LOXL1-AS1, a recently characterized long non-coding RNA (lncRNA), has been reported to modulate tumor progression in several types of cancer. However, the expression and role of LOXL1-AS1 in breast cancer remain unclear. In this study, we sought to identify novel lncRNA regulators engaged in breast cancer metastasis. To this end, we examined 42 cancer-related lncRNAs between MCF7 (with low metastatic potential) and MDA-MB-231 (with high metastatic potential) cells. These lncRNAs have been found to affect the invasiveness of several cancer types, but they are still undefined in breast cancer. Among the 42 candidates, LOXL1-AS1 is significantly increased in MDA-MB-231 cells relative to MCF7 cells. We also show that LOXL1-AS1 is upregulated in breast cancer tissues and cells compared to noncancerous counterparts. Increased LOXL1-AS1 expression is correlated with tumor stage and lymph node metastasis in breast cancer patients. Biologically, overexpression of LOXL1-AS1 enhances and knockdown of LOXL1-AS1 suppresses breast cancer cell migration and invasion. In vivo studies demonstrate that depletion of LOXL1-AS1 inhibits breast cancer metastasis. Mechanistically, LOXL1-AS1 sponges miR-708-5p to increase nuclear factor κB (NF-κB) activity. LOXL1-AS1 can also interact with EZH2 protein to enhance EZH2-mediated transcriptional repression of miR-708-5p. Rescue experiments indicate that co-expression of miR-708-5p attenuates LOXL1-AS1-induced invasiveness in breast cancer. In addition, there is a negative correlation between LOXL1-AS1 and miR-708-5p expression in breast cancer specimens. Overall, LOXL1-AS1 upregulation facilitates breast cancer invasion and metastasis by blocking miR-708-5p expression and activity. LOXL1-AS1 serves as a potential therapeutic target for breast cancer treatment.

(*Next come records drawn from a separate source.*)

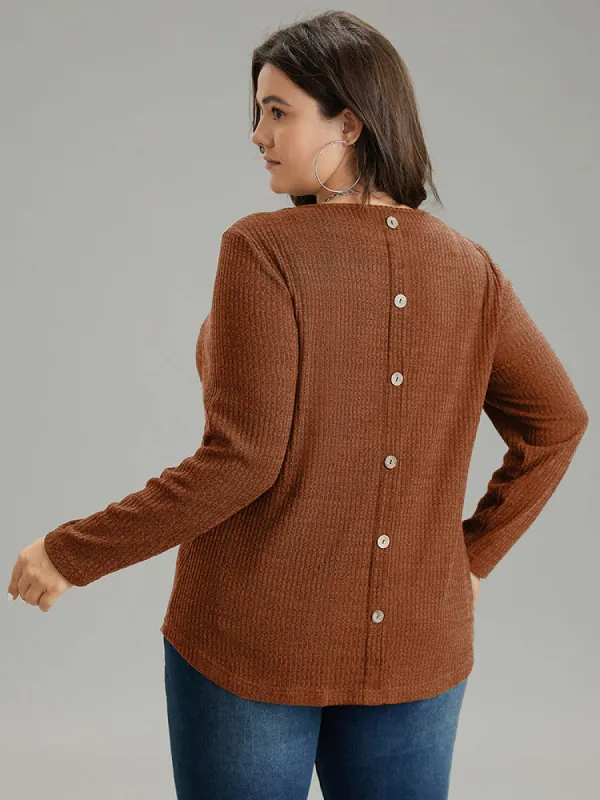 Rib Knit Solid Crew Neck Button Detail T-shirt sold by Bloomchic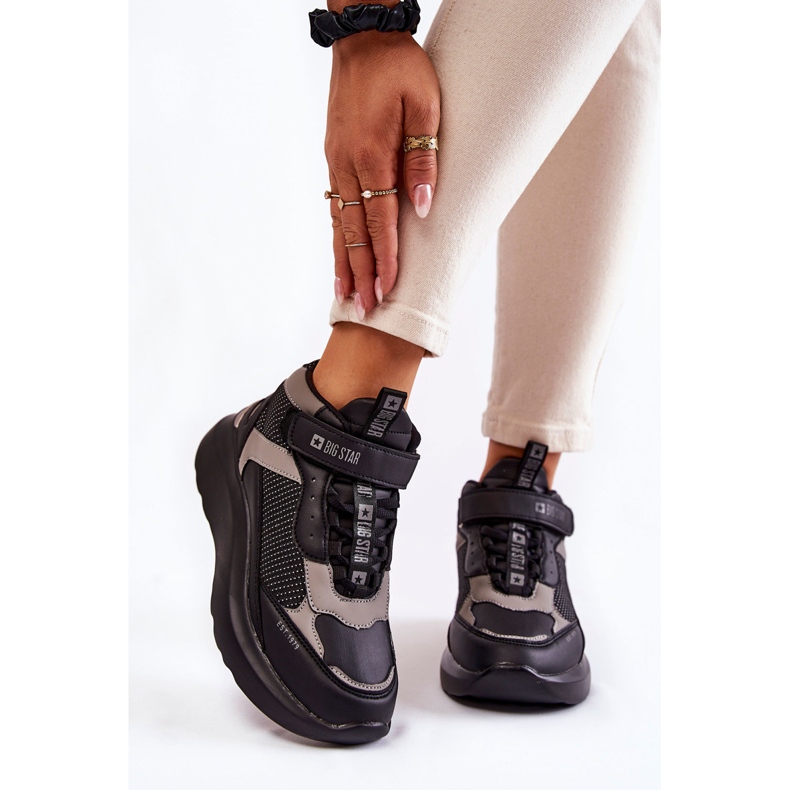 Tênis esportivo feminino Memory Foam System Big Star KK274403 Preto 1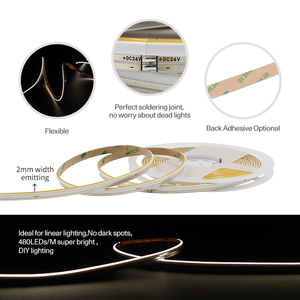 Bande lumineuse LED COB à émission latérale super lumineuse DC24V, découpe libre, 480 LED, 10W/M, 2700K/3000K/4000K/6500K, lumière linéaire pour décoration - Product Image 5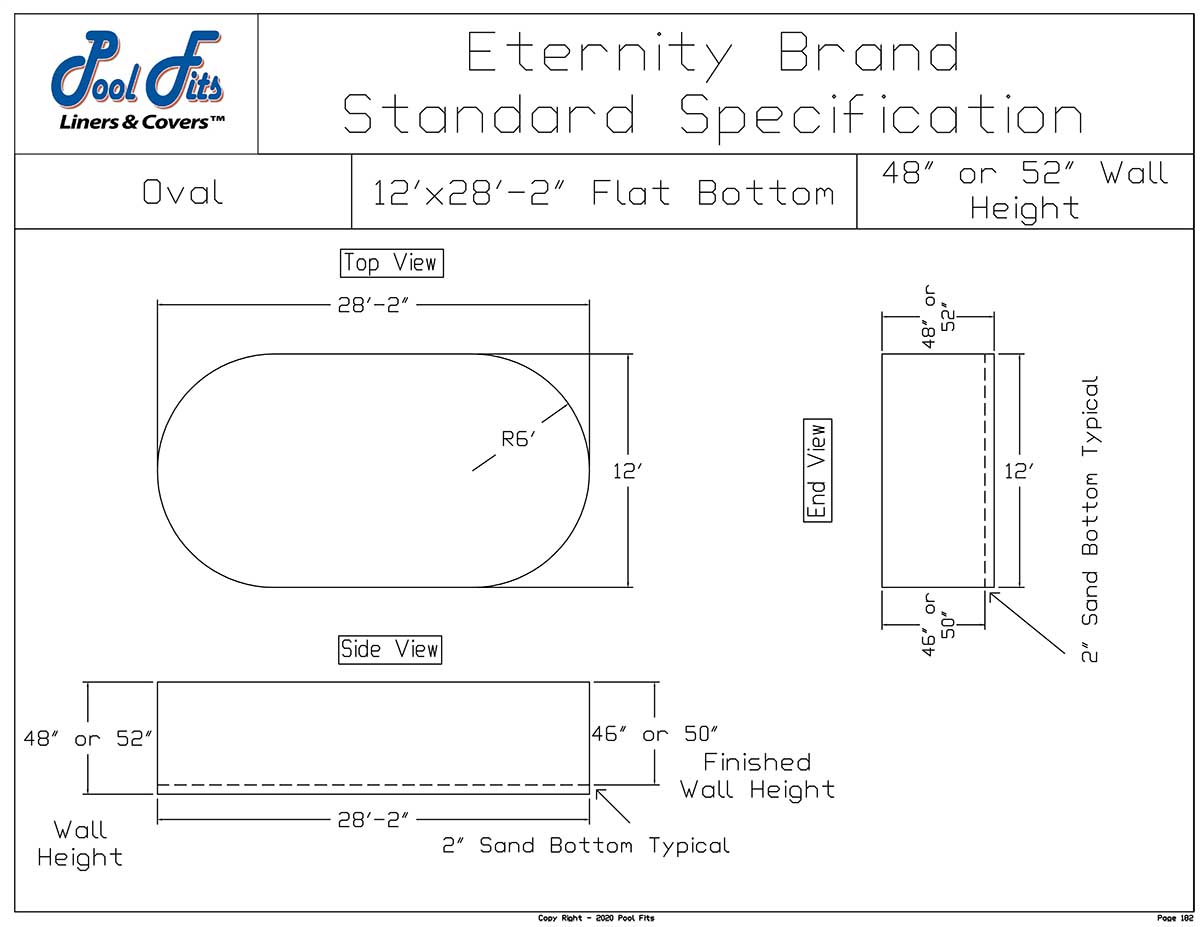 12'x28' Oval Eternity Flat Bottom Liner Diagram and Manufacturer Specification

据报道，LOXL1-AS1是最近鉴定的长非编码RNA（lncRNA），可调节多种类型癌症中的肿瘤进展。但是，LOXL1-AS1在乳腺癌中的表达和作用仍不清楚。在这项研究中，我们试图确定参与乳腺癌转移的新型lncRNA调节剂。为此，我们检查了MCF7（具有低转移潜力）和MDA-MB-231（具有高转移潜力）细胞之间的42种与癌症相关的lncRNA。已经发现这些lncRNAs影响几种癌症类型的侵袭性，但是在乳腺癌中它们仍不确定。在42个候选对象中，相对于MCF7细胞，MDA-MB-231细胞中LOXL1-AS1显着增加。我们还显示，与非癌性对应物相比，LOXL1-AS1在乳腺癌组织和细胞中表达上调。LOXL1-AS1表达增加与乳腺癌患者的肿瘤分期和淋巴结转移有关。从生物学上讲，LOXL1-AS1的过度表达增强，而LOXL1-AS1的敲低则抑制乳腺癌细胞的迁移和侵袭。体内研究表明，LOXL1-AS1的耗竭抑制了乳腺癌的转移。从机理上讲，LOXL1-AS1使miR-708-5p变海绵，以增加核因子κB（NF-κB）的活性。LOXL1-AS1还可以与EZH2蛋白相互作用，以增强EZH2介导的miR-708-5p转录抑制。救援实验表明，miR-708-5p的共表达可减弱LOXL1-AS1诱导的乳腺癌侵袭性。此外，乳腺癌样本中LOXL1-AS1和miR-708-5p表达之间呈负相关。总体而言，LOXL1-AS1的上调通过阻止miR-708-5p的表达和活性而促进乳腺癌的侵袭和转移。LOXL1-AS1可用作乳腺癌治疗的潜在治疗靶标。